*SUPPLIED ENTRIES*
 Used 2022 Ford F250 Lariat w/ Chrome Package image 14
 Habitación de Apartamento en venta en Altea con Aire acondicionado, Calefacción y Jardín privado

* * *

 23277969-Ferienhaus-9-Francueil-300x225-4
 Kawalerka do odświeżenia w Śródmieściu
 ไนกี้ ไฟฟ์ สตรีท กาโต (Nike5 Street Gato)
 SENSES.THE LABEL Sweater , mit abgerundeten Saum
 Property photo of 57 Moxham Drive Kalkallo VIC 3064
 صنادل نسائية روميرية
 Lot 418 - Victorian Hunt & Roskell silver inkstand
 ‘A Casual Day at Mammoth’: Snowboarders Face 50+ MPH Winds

*EXERCISE DIRECTIONS*
Print exactly the lines above, between the one holding "Lot 418 - Victorian" and the one holding "50+ MPH Winds", inclusive, and nothing besides.

*WORKED SOLUTION*
 Lot 418 - Victorian Hunt & Roskell silver inkstand
 ‘A Casual Day at Mammoth’: Snowboarders Face 50+ MPH Winds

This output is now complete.